Token budget guidance

• Trivia / one-API lookups: --tokens 1500
• Walkthrough of a feature: --tokens 4000–6000 (default 5000)
• Whole-library reference: --tokens 10000+ (anonymous tier may rate-limit)

Authenticated vs anonymous

Anonymous works for trivia; expect rate-limiting on bursty workflows. For a key, see API key above. Quick check:

c7search auth status   # → "status: ok" or "invalid key" (exit 3)

Cache

Responses are cached on disk under os.UserCacheDir()/c7search/ — typically:

• macOS: ~/Library/Caches/c7search/
• Linux: ~/.cache/c7search/ (or $XDG_CACHE_HOME/c7search/)
• Windows: %LOCALAPPDATA%\c7search\Cache\

Search results live 6h; docs payloads live 24h. The cache directory is created with mode 0700 and files with 0600. Run c7search cache clear to bust everything.

Security

• API keys are never logged. Errors are passed through redact.RedactURL and redact.RedactBearer before being returned.
• auth status shows only prefix...last4 — never the full key.
• Every external HTTP call runs under a bounded context.WithTimeout.
• Cache files: mode 0600. Cache dir: mode 0700. Defense in depth even though no secrets live there today.
• Build pipeline: CGO_ENABLED=0, -trimpath, SHA256 checksums.
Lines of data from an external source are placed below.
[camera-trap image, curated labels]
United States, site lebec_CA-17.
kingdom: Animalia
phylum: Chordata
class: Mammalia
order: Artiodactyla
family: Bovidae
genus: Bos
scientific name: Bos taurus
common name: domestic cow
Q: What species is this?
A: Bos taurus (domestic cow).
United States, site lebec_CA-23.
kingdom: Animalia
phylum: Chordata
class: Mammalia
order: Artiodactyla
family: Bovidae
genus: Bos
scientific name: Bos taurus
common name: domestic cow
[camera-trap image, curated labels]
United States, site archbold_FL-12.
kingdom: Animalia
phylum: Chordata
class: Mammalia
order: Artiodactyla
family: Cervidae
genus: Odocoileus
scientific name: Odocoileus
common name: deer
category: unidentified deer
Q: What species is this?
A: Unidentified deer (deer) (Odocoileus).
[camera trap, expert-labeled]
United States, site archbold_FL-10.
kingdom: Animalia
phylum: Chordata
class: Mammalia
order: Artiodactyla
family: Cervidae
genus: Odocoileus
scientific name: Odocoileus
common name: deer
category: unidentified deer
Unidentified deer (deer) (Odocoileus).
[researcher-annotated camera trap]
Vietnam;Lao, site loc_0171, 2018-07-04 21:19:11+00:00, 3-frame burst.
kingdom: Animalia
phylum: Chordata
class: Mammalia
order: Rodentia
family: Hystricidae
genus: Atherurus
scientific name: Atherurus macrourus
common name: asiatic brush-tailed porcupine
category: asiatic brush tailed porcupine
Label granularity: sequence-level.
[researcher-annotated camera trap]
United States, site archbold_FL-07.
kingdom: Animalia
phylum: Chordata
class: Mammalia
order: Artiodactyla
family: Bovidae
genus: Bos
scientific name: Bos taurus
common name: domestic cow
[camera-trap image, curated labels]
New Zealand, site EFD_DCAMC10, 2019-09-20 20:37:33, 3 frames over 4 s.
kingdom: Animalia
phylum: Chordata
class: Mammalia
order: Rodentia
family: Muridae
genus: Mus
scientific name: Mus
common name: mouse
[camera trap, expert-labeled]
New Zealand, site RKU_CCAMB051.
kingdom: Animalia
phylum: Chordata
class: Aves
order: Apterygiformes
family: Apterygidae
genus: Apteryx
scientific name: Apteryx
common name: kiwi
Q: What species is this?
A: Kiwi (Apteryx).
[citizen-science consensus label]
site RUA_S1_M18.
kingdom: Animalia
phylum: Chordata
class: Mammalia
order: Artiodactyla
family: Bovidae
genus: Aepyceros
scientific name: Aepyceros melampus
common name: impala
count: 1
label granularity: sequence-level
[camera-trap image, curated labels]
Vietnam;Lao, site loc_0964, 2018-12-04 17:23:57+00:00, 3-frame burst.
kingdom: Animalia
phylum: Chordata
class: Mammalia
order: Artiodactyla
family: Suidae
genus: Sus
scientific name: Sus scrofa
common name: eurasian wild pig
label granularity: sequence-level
Cosign signing planned for v0.2.

See SECURITY.md for the disclosure policy.

Development

make build       # build c7search in repo root
make test-race   # tests with race detector
make lint        # golangci-lint (gosec, errcheck, govet, staticcheck)
make secrets-scan
make vuln        # govulncheck
make cover       # 70% coverage gate
make fuzz        # opt-in fuzz harness for parsers

Quality gates also run via pre-commit hooks. The repo uses prek when available (Rust, faster cold start) and falls back to the canonical Python pre-commit otherwise:

# install one of the two runners
brew install prek                         # recommended
# or: pipx install pre-commit             # canonical fallback

make precommit-install                    # wires the git hook
make precommit-run                        # runs every hook over all files

Hooks configured in .pre-commit-config.yaml: go fmt, go vet, go-build, golangci-lint, trailing-whitespace / end-of-file fixers, large-file guard, private-key detector, and gitleaks for broad-spectrum secret scanning.

Acknowledgements

This CLI is a thin wrapper around the Context7 public API. Original MCP server: https://github.com/upstash/context7.

License

MIT — see LICENSE.

Documentation

Overview

Command c7search is a CLI for the Context7 documentation API. See `c7search --help` for usage.